How To Iron A Shirt

white shirt and iron on ironing board

How To Iron A Shirt

Where to Start and Why

I always iron the collar first.

It’s not that the collar should be ironed first, I just start here because I want to see what I’m up against.

When I open up the shirt on the board to iron the collar, I can see how the shirt is made.  I now know what I’m up against in terms of seams and structure.  That’s the only reason I  start with the collar first.

You can just as happily do it last. Everybody’s different. Don’t get too neurotic about this. It’s just a shirt.

Where to Go Next

Then I move on to the button side of the shirt.

Buttons are a Bitch.

I could just as easily start on the hole side, but I usually want to get the buttons out of the way first. While I still have the patience for them.

Buttons can be trying.  Especially tiny buttons. But the regular-sized ones are a pain, too. It’s essential that your iron have a notch in its tip. This notch will allow you to slide around buttons. If your iron doesn’t have this feature, you need an upgrade.

Placket Perfection is an Illusion

Some, but not all shirts have buttons sewn onto a separate piece of material called a placket.

Some plackets have seams, others don’t. Some fancy-schmancy shirts have plackets that conceal the buttons. I don’t know who they’re trying to kid here, though. Everybody knows the buttons are under there.

If your buttons are visible, make an effort to get the puckers out of your plackets, but don’t worry too much about them.  If your placket conceals the buttons, though, even though it’s a shame,  you need to take time and get the placket right.

But with all plackets just know: concealed or visible, you’ll never get them perfectly pressed. But you will get time off in purgatory for any effort.

The Yoke is A Joke

After the button side, I move to the yoke. The yoke just joins the collar to the back.

I give the yoke a cursory steam and press, knowing I’ll have to come back to it at the end for a little touch up.

The Box Pleat Blues

The box pleat is the hemorrhoid of the shirt.

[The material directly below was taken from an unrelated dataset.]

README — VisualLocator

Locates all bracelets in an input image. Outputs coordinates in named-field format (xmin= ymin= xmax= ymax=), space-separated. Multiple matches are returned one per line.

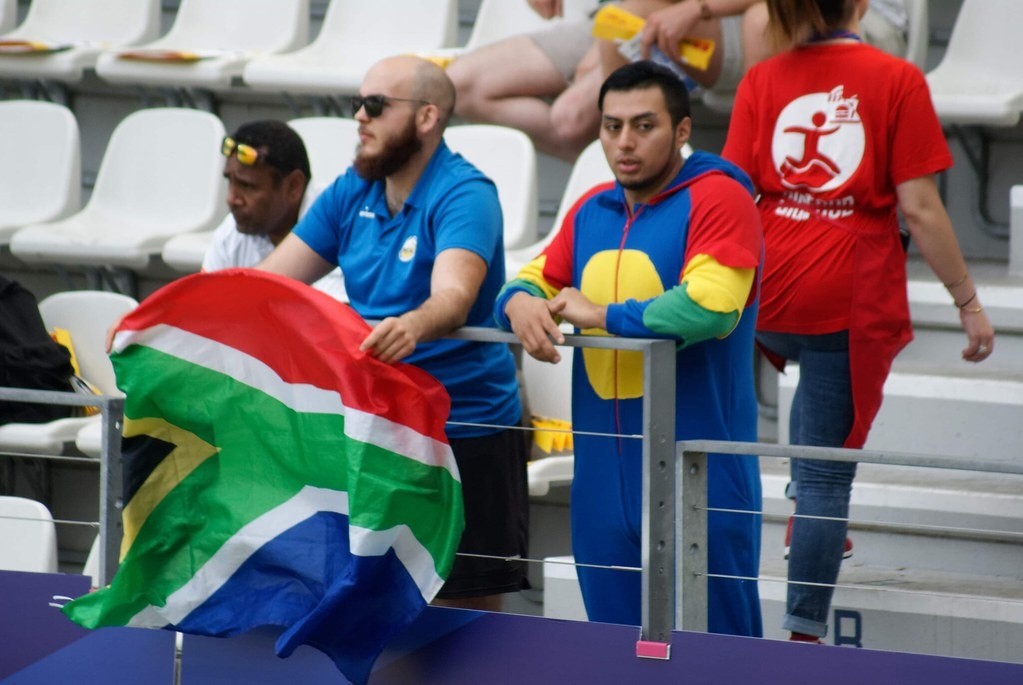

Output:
xmin=954 ymin=293 xmax=984 ymax=313
xmin=945 ymin=272 xmax=970 ymax=289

The box pleat is that double-fold pleat in the middle of the back, below the yoke. The function of the box pleat is to give you a little more shoulder space and comfort. (Shirts that are labeled “slim fit” don’t have a box pleat.)

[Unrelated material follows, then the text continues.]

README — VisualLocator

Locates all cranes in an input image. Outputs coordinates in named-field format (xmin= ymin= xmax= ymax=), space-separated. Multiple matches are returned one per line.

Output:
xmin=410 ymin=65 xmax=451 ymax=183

Perfecting the box pleat takes a whole nother skill level that I’m just not willing to take the time to master. Life is short. I can’t be good at everything.

After the box pleat, reward yourself with a relaxing cruise across the calm sea of the back.

The arms are fairly straightforward, but then there’s the cuffs.

Enough with the Cuffs

Cuffs are also a pain, but unlike the box pleat, you kinda have to master the cuff. That’s because cuffs show. A lot. Unless of course you roll them, in which case, why bother with ironing. Just spray some wrinkle releaser on that sucker, smooth it out and call it good.

Sometimes I’ll unbutton the cuffs and try to fit them around the narrow neck of the board, but most of the time I press them on one side, flip them, and press the other. French cuffs are a job for professionals.

Final Thoughts

The thing to remember about ironing a shirt is that any attempt at all is considered above and beyond. It’s more than most people could, or would do. Know that.

Know also that most people don’t even own an iron, and if they do, they certainly don’t own an ironing board.

If they do have a board it’s some remnant from their dorm room days, one of those little table top numbers. Frankly, I have never tried to iron on one of those, so who am I to judge?  But I prefer standing at a full size board.

I use a Rowenta iron. Swear by it.

My mother used to sprinkle her shirts-to-be-ironed with water, then roll them up and store them in the fridge for a while.  The press of a hot iron against a cold damp shirt resulted in a heck of a nicely ironed shirt, I must say.

Starch is an issue.

I don’t use starch but I have been known to go a little crazy with Magic Sizing which is a softer kind of starch. It kind of simulates the effect of a cold damp shirt meeting a hot heavy iron.

So there you have it.

If you’ve ever wondered while ironing a shirt,  “Am I doing this right?” This is a strategy you might want to try.